Produits structurés : vers une information plus claire pour les particuliers information fournie par Mingzi 09/02/2026 à 08:30
Placements financiers, les produits structurés séduisent beaucoup d'épargnants. Mais leur complexité peut brouiller les repères. Face aux interrogations des épargnants, l'Autorité des marchés financiers publie une étude pour améliorer la clarté des informations et favoriser un choix éclairé.
Les produits structurés occupent aujourd'hui une place importante dans l'épargne des particuliers en France. Souvent présentés comme des solutions de diversification, parfois assorties d'une protection partielle du capital, ils restent pourtant difficiles à comprendre pour le grand public. Consciente de cet enjeu, l'Autorité des marchés financiers (AMF) vient de publier une étude issue d'un groupe de travail réunissant plusieurs de ses commissions consultatives. Objectif : améliorer la lisibilité et la compréhension des informations fournies aux épargnants lors de la commercialisation de ces produits.
Pourquoi les produits structurés posent question
Les produits structurés sont des placements financiers dont le rendement dépend de l'évolution d'un élément de référence – par exemple un indice boursier ou un panier d'actions.
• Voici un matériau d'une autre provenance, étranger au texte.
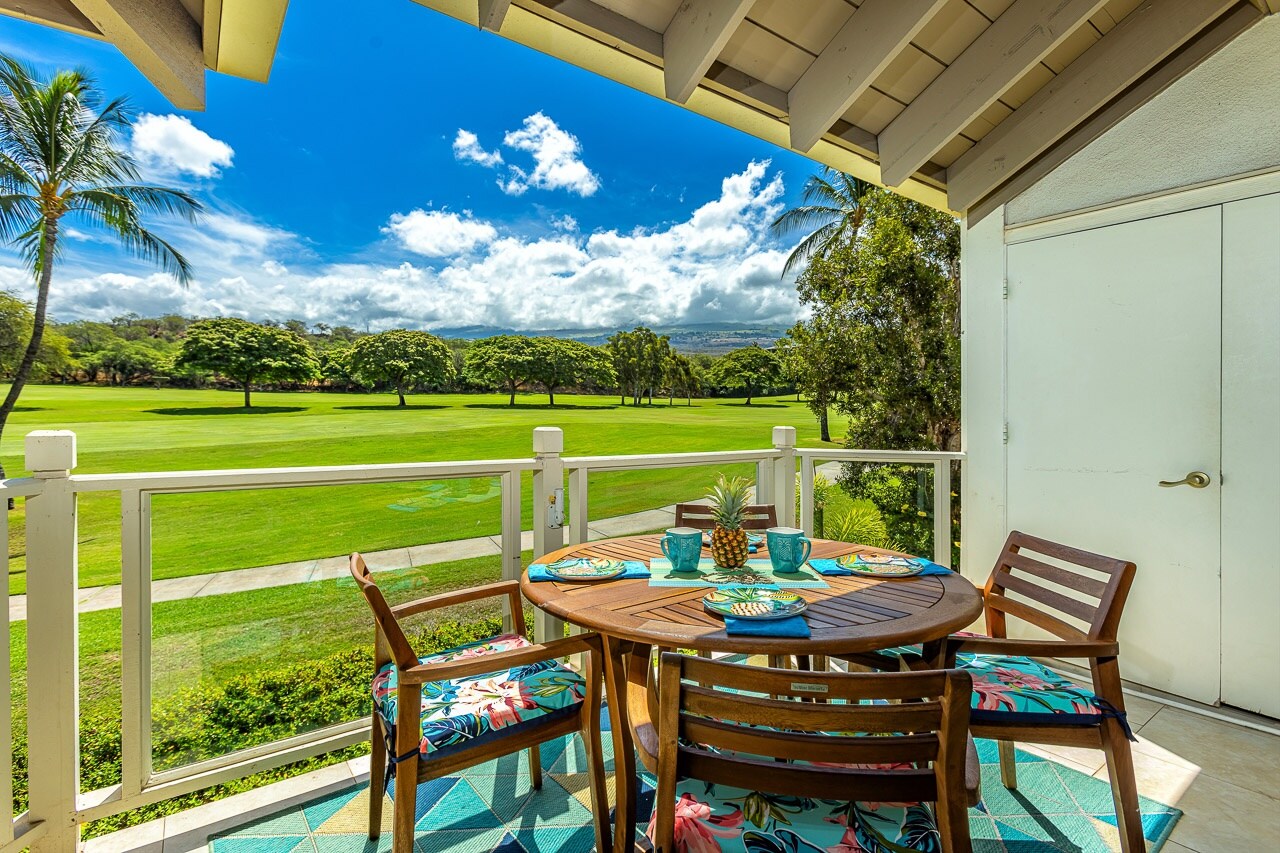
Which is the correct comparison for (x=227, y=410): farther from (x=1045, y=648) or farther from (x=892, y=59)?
(x=1045, y=648)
Leur fonctionnement repose sur des mécanismes parfois complexes : remboursement anticipé automatique (« auto-call »), barrières de protection, coupons conditionnels, ou encore mécanismes de « décrément ».
Si la réglementation européenne impose déjà la remise d'un Document d'Informations Clés (DIC), l'AMF constate que les documents commerciaux, souvent longs et techniques, peuvent rester difficiles d'accès pour un épargnant non spécialiste. Résultat : un risque de mauvaise compréhension, notamment sur la durée réelle du placement, les risques de perte en capital ou l'impact des frais.
Mieux répondre aux questions que se posent les épargnants
Le groupe de travail de l'AMF a analysé de nombreuses brochures commerciales et identifié des bonnes pratiques concrètes. Parmi elles, une idée simple mais structurante : organiser l'information autour des questions que se pose naturellement un épargnant. Par exemple : Quelle est la durée maximale de mon placement ? Puis-je perdre de l'argent ? Dans quels cas suis-je rémunéré ? Puis-je récupérer mon capital avant l'échéance ?
L'étude recommande de regrouper, dès les premières pages, les caractéristiques essentielles du produit : durée, niveau de protection du capital, conditions de rendement, barrières, et frais. Le tout dans un langage clair, en évitant le jargon financier ou en l'expliquant.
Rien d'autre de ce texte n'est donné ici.